= EXCERPT =
■ ■ ■

THE MAN WHO CAME TO DINNER

Radio superstar Sheridan Whiteside is at it again, terrorizing the Ohio Stanleys, fomenting family rebellions, and scheming to get his own egomaniacal way in Actors Co-op’s pitch-perfect revival of the 1939 George S. Kaufman and Moss Hart screwball classic The Man Who Came To Dinner.

Not that Mesalia, Ohio factory owner Ernest W. Stanley (Lawrence Novikoff) and his social-climbing wife Daisy (Deborah Marlowe) weren’t initially thrilled to have the famed commentator (Greg Martin) as their dinner guest, but that was before he slipped on the ice leading up to their doorstep, threatened a $150,000 lawsuit (a whopping 2.5 mil in today’s bucks), and from his wheelchair turned their downstairs into his own personal fiefdom with private secretary Maggie Cutler (Natalie Hope MacMillan), nurse Miss Preen (Jean Kauffman), and Stanley family butler and cook (Kevin Michael Moran as John and Karen Furno as Sarah) at his ever insistent beck and call.

Before long, entomology professor Metz (Moran) has brought by a glass cockroach farm, Broadway diva Lorraine Sheldon (Catherine Urbanek) has gotten herself enlisted in one of Sharidan’s self-serving schemes, sophisticated English playwright Beverly Carlton (Wenzel Jones) has shown up to perform his latest Noël Cowardesque ditty, and comedy movie star Banjo (John Allee) has arrived with enough one-liners for a week’s worth of Groucho.

Whiteside, meanwhile, sets about encouraging the Stanleys’ early-20s offspring to disobey Daddy, son Richard (Kyle Frattini) by pursuing his dream of being a professional photographer and daughter June (Lila Hood) by accepting labor organizer Sandy’s (Chris Savell) engagement ring, while doing his most fiendish to make sure Maggie’s budding romance with handsome young Mesalia newspaper editor Bert Jefferson (Connor Sullivan) comes to naught and trying to figure out why Mr. Stanley’s dotty live-in sister Harriet’s (Brenda Ballard) face looks so familiar.

Not only that, but when it turns out that Whiteside might actually be staying with the Stanleys under false pretenses, he cajoles his attending physician (Irwin Moskowitz as Dr. Bradley) to lie on his behalf by promising to read the aspiring writer’s autobiographical novel.

The names being dropped by Sheridan and his coterie (Louella Parsons, Katharine Cornell, and Hedy Lamarr among them) may be Greek to anyone too young for Social Security, but not all that much has changed over the past eight decades in our fascination with celebrity or the power that fame bestows.

Director Linda Kerns and her production team know that for The Man Who Came To Dinner to snap, crackle, and pop, it must be 1930s all the way, from the velvet curtain that rises and falls in each of the play’s three (count’em) acts, to the two actual intermissions we’re granted Golden Age-style, to the mid-Atlantic accents de rigueur at the time, to the stunning, decade-specific costumes Shon LeBlanc has designed.

■ ■ ■

(Data listing)
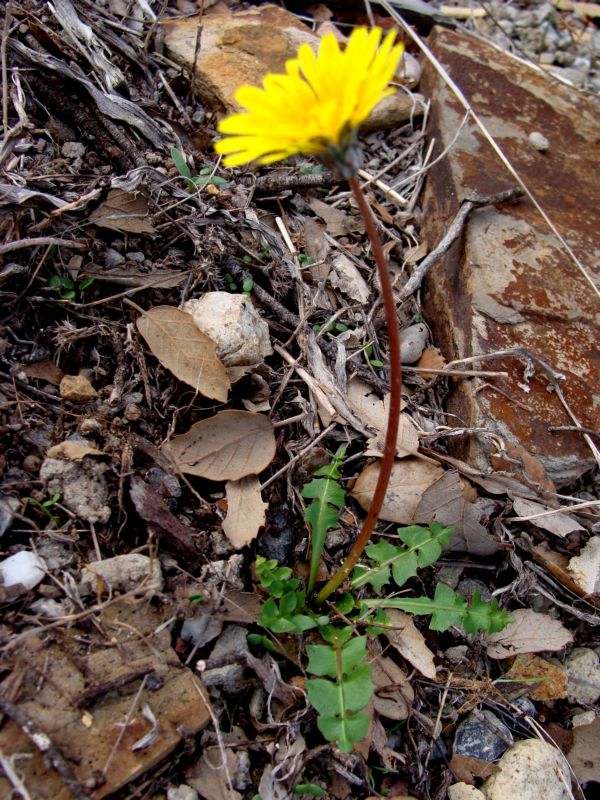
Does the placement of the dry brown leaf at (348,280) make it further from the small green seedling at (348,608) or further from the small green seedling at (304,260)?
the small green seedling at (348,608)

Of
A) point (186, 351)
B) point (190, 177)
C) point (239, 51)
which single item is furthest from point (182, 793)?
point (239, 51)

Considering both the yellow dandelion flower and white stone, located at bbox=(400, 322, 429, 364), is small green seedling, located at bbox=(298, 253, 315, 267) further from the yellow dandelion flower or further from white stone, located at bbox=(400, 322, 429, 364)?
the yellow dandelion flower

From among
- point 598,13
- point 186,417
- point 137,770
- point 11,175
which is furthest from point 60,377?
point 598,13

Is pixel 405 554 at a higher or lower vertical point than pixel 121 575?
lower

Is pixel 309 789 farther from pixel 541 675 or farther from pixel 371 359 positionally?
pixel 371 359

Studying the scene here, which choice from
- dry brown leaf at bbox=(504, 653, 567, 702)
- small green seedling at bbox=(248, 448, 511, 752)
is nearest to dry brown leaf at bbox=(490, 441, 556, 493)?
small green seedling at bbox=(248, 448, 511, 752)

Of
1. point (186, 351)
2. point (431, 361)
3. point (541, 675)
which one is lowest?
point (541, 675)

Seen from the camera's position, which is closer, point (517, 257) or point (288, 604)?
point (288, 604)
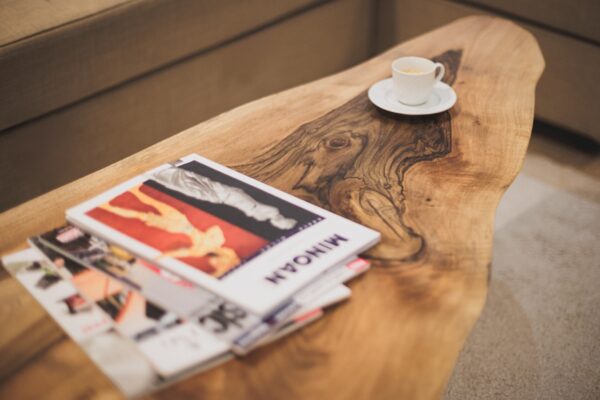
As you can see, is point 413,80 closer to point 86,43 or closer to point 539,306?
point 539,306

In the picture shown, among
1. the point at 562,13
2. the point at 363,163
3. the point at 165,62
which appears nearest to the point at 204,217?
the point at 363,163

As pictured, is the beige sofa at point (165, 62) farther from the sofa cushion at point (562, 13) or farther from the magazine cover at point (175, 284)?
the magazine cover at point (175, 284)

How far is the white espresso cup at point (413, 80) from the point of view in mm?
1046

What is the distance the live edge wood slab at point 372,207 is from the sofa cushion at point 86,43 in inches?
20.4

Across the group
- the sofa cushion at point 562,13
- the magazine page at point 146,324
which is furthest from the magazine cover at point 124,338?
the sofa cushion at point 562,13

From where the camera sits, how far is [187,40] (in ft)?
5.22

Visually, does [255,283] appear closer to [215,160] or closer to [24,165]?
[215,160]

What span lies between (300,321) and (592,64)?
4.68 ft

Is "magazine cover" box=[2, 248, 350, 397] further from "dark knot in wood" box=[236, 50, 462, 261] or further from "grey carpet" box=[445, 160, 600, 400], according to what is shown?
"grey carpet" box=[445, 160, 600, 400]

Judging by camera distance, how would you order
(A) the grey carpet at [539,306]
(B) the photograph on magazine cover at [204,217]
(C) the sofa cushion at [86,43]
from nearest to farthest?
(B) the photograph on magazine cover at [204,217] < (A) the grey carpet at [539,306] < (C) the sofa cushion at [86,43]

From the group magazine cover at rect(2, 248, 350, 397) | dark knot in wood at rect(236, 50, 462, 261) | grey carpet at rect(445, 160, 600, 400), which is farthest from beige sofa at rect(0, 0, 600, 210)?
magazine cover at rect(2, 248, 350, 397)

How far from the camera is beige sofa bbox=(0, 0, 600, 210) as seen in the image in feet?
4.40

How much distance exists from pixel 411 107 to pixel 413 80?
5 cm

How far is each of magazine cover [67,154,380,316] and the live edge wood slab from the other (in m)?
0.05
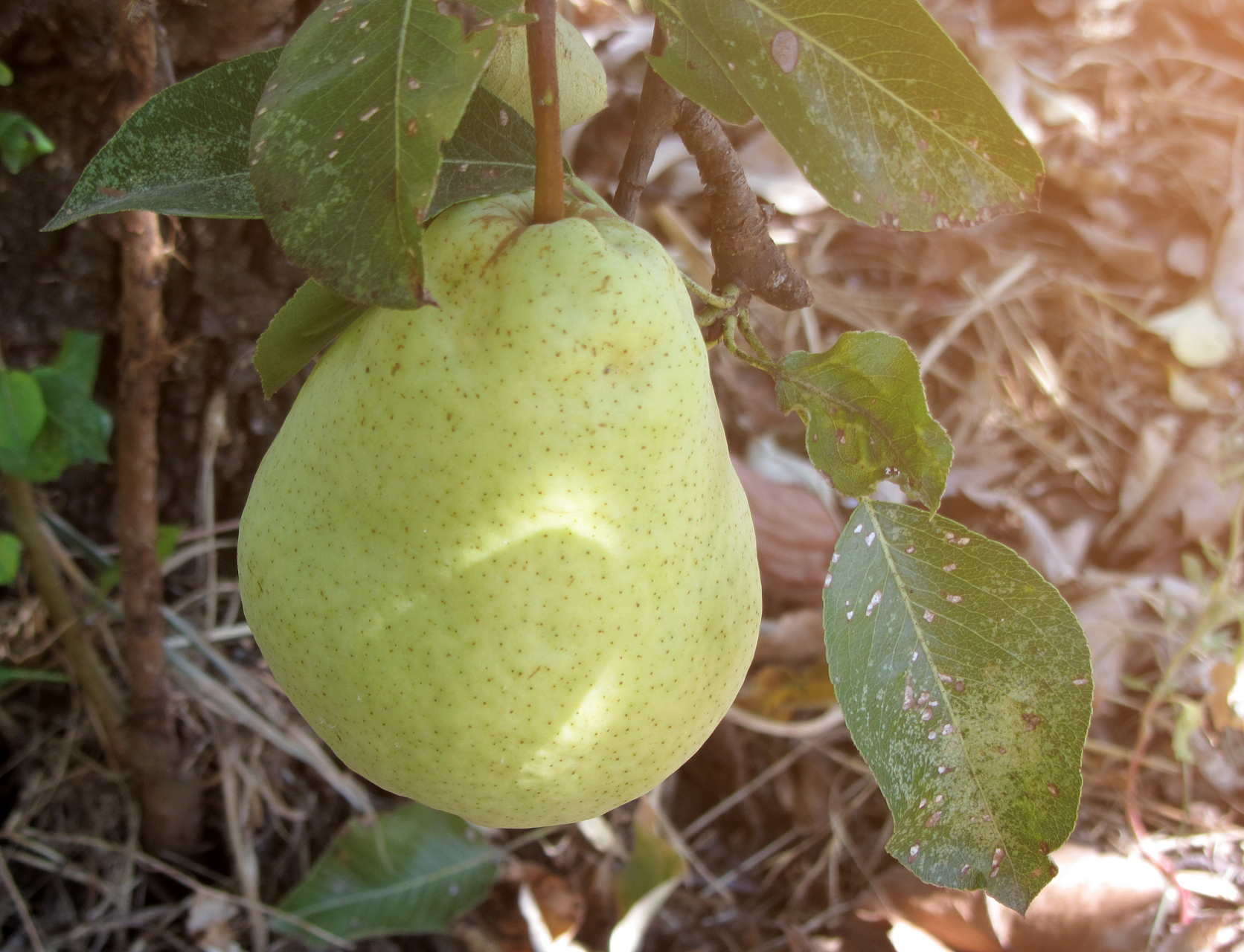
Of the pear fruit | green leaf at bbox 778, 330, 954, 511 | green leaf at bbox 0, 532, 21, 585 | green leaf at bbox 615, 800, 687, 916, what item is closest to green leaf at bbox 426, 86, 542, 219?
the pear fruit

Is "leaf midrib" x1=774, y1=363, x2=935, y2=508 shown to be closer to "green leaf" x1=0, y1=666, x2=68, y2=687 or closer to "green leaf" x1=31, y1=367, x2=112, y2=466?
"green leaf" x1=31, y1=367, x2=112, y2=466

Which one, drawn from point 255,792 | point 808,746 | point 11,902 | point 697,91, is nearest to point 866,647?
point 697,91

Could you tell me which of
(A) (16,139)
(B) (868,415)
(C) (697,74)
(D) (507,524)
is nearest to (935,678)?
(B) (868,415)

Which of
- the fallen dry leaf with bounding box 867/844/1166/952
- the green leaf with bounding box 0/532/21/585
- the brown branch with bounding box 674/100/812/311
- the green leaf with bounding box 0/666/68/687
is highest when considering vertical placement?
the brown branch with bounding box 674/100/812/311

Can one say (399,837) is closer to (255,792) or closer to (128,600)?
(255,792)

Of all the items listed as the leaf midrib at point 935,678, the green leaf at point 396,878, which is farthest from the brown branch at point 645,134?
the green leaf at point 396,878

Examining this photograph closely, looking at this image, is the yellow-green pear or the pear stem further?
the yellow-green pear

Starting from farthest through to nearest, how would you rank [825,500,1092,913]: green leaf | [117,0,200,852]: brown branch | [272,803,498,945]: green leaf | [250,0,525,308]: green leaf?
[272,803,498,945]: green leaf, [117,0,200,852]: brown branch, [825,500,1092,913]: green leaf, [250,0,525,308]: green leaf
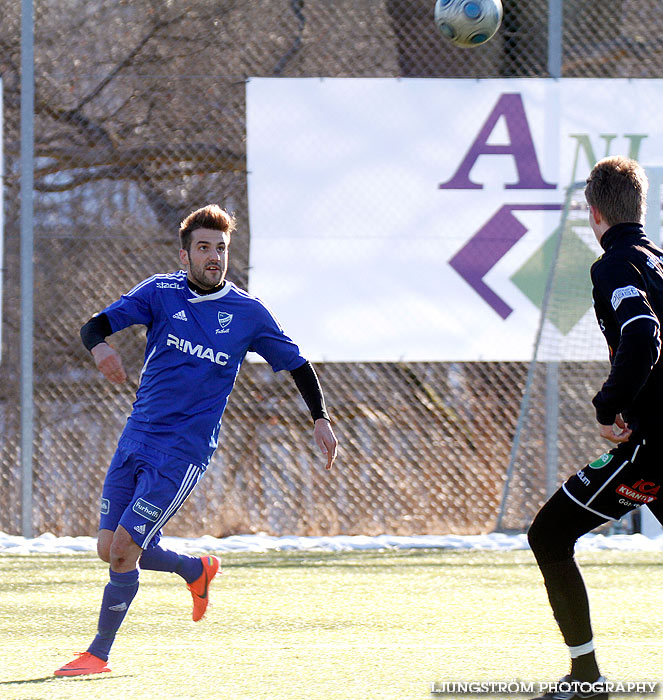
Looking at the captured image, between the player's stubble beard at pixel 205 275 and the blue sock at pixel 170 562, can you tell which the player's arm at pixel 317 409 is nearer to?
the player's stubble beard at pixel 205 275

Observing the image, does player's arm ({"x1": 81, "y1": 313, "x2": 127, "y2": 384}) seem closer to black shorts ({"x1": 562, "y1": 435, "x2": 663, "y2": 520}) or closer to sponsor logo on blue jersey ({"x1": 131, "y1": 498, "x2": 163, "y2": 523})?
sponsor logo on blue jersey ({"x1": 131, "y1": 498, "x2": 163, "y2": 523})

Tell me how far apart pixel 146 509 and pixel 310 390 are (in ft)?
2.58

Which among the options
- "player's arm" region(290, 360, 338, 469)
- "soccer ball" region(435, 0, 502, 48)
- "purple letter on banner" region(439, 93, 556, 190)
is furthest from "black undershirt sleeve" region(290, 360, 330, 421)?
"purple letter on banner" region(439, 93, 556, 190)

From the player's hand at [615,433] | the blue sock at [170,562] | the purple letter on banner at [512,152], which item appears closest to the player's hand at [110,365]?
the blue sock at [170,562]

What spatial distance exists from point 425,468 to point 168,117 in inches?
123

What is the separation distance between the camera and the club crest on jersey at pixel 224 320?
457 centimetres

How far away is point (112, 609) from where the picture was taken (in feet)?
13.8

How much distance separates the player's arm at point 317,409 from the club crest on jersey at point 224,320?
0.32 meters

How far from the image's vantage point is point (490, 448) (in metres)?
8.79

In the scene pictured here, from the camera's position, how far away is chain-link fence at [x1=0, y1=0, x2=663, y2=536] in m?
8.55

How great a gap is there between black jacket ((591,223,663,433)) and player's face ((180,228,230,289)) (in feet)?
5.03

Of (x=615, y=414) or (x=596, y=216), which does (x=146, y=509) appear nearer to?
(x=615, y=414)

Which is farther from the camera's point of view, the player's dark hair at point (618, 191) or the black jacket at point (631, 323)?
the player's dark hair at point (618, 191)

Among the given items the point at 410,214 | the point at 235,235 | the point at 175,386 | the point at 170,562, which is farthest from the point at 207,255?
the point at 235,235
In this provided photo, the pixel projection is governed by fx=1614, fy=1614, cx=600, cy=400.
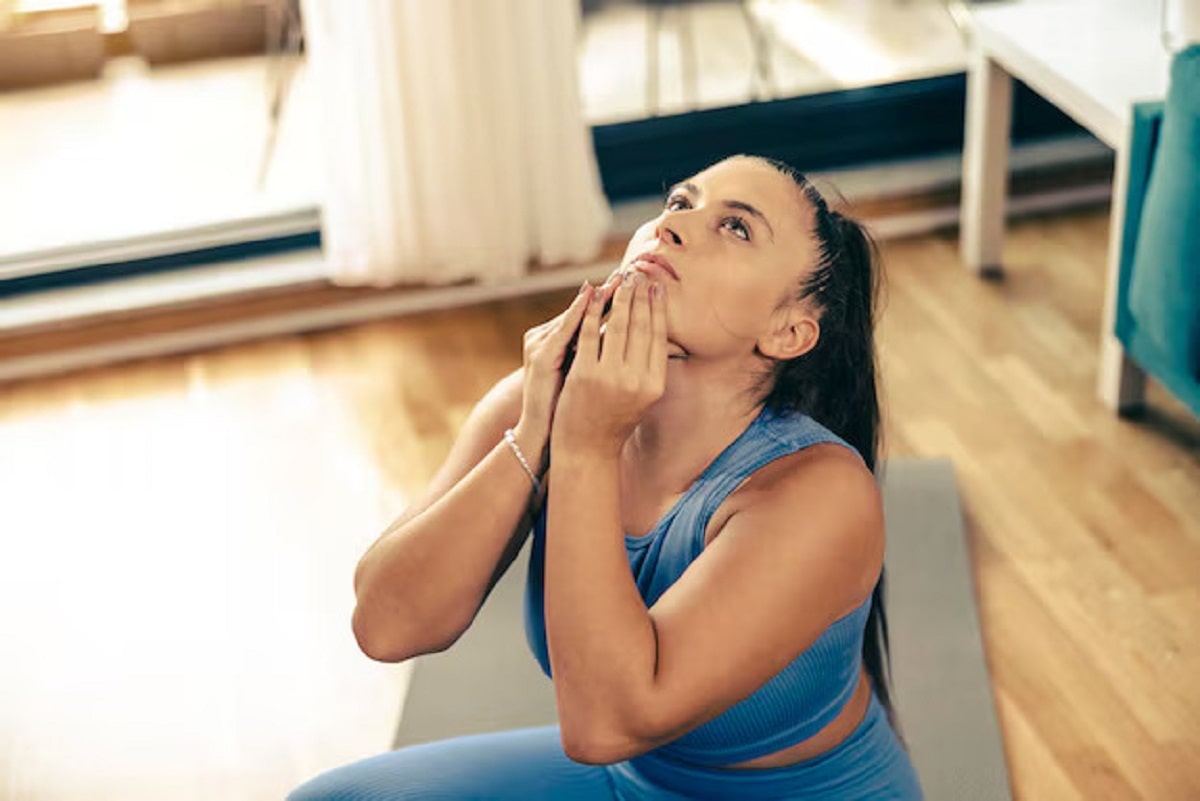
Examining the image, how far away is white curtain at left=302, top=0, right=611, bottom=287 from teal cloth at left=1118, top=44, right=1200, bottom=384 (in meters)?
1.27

■ ■ ■

= TASK =
Can you print the part of the review between "The names being" and "LeBlanc has designed.", inclusive?

= CORRECT OUTPUT =
The names being dropped by Sheridan and his coterie (Louella Parsons, Katharine Cornell, and Hedy Lamarr among them) may be Greek to anyone too young for Social Security, but not all that much has changed over the past eight decades in our fascination with celebrity or the power that fame bestows.

Director Linda Kerns and her production team know that for The Man Who Came To Dinner to snap, crackle, and pop, it must be 1930s all the way, from the velvet curtain that rises and falls in each of the play’s three (count’em) acts, to the two actual intermissions we’re granted Golden Age-style, to the mid-Atlantic accents de rigueur at the time, to the stunning, decade-specific costumes Shon LeBlanc has designed.